29 augustus 2016

Gods filosofen

Gisteravond, toen ik de oververhitte flat enigszins had af kunnen koelen door alles tegen elkaar open te zetten kroop ik in bed; aanvankelijk om de luikjes te sluiten na de toch wel enigszins vermoeiende reis van het Sauerland naar huis en de dagen wandelen, maar al snel om lekker verder te gaan lezen in het boek "Gods filosofen" van James Hannam. Dit boek zou ik zelf niet zo snel ter hand hebben genomen ware het niet dat Roos het op mijn naam bij de bieb had besteld en ik het als lettervreter natuurlijk niet kon laten om het in te kijken; het boeide mij onmiddellijk en ik kon maar moeilijk stoppen. Dat was vlak voordat we naar Winterberg vertrokken en het boek lag dan ook open geslagen op m'n bed om verder te lezen.
Het boek heeft als ondertitel: "hoe in de middeleeuwen de basis werd gelegd voor de moderne wetenschap" en het was vooral die ondertitel die mij tot lezen dwong, en terecht!
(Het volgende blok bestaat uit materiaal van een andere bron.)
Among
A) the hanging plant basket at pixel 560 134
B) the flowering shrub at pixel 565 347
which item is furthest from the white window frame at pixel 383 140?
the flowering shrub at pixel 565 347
Het staat vol met wetenswaardigheden over hoe de eerste in het westen bekende natuurfilosofen, de Griekse, met name Aristoteles maar ook Euclides en Archimedes en nog enkele het denken over de natuur beïnvloedden in de middeleeuwen.
Het is fascinerend om te zien hoe vanuit de universiteiten die aanvankelijk werden gesticht om de intelligentia op te leiden tot latere functies binnen de katholieke kerk ook tot inzichten op het gebied van de natuurfilosofie kwamen. Vanuit een diep geloof in de bijbelse teksten probeerde men gods grootheid en harmonie op de een of andere manier te bgrijpen; magie en mysterie maakten meer en meer plaats voor een zekere vorm van begrijpen zonder dat daarbij het geloof wankelde, althans dat was in het algemeen de gang van zaken.
De heden toch wel sterk gevestigde mening dat kerk en wetenschap elkaar van meet af aan dwars hebben gezeten wordt in dit boek ontzenuwd. Een uitspraak die mij nogal frappeerde is van de hand van de kerkvader Augustinus (pag. 340): citaat: gewoonlijk weet zelfs een niet-christen iets over de aarde, de hemel en de andere elementen van deze wereld, over de bewegingen en banen van de sterren en zelfs over hun afmetingen en posities ten opzichte van elkaar [....] Welnu, het is een schandelijke en gevaarlijke zaak als een ongelovige een christen, die zogenaamd de betekenis van de heilige schrift geeft, over deze onderwerpen onzin hoort verkondigen en we zouden alle middelen moeten gebruiken om een dergelijke gênante situatie te voorkomen waarin de mensen bij een christen een geweldige onwetendheid zien en er minachtend om lachen.
Hiermee wordt door een van de oorspronkelijk denkers uit de christelijke wereld een lans gebroken om te onderzoeken hoe de natuur in elkaar zit en niet om vast te houden aan onhoudbare doctrines.
Ik vond het schitterend om te lezen hoe de mensheid al worstelend met de moeilijk te begrijpen buitenwereld met als richtsnoer de oude overlevering in de vorm van de Griekse klassieken en de heilige boeken beetje bij beetje tot begrip komt. Een fraaie afsluiting vind ik de vergadering waarin besloten werd hoe de bezigheden van de beoefenaren van deze nieuwe tak aan het gedachtengoed van de mensheid gemunt zou worden; in 1833 werd vastgesteld dat dit het woordt "scientist", wetenschapper zou worden. En dat begrip hanteren we nog steeds; ik ben er trots op dat ik mijzelf ook zo mag noemen en doe dat met heel veel respect naar al die mensen die in die moeilijke beginjaren het ontrafelwerk ter hand hebben genomen. Het heeft onze beschaafde wereld overigens bepaald geen windeieren gelegd hoewel ik daar ook wel kanttekeningen bij geplaatst heb.